I'm 54 and definitely a better programmer than when I started 40 years ago.

I don't see starting early as being an advantage, its not like golf or whatever. Curiosity will get you further than precociousness.

Don't worry, I started programming at a relatively young age, but there were a lot of concepts I simply didn't get when I was a teenager.

I think the one advantage you have as a "young man" is that you have abundant spare time to hone your skills. If I were to pick up programming now (or any hobby that requires determination), I doubt that I would have the time required to fully immerse myself in it. But I am much older than you and fully occupied with job and family life, so not all hope is lost for you.

In some ways, programming is like learning a musical instrument, but in others it isn't. You don't need to fine-tune your brain synapses for amazing finger coordination. But like with almost everything, the more you practice the better you get.

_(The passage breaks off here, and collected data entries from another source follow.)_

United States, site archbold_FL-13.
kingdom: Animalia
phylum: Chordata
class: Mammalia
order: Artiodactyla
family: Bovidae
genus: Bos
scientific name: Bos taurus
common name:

Finally, I really wouldn't worry so much about whether or not it's a young man's game. If you're curious, programming is probably one of the easiest things to get into: no special gear required other than a computer and an infinite amount of resources for learning available for free online. Plus, you have online communities to find answers to common questions like StackOverflow.

Don't overthink it, just dive in.

Code is not for any specific age. That said, Every persons case is different and everyone ages differently so you should make decisions based on your personal circumstances. Most skill based success I’ve seen has come to people in their 40s or 50s, but that is just personal insight not backed by evidence.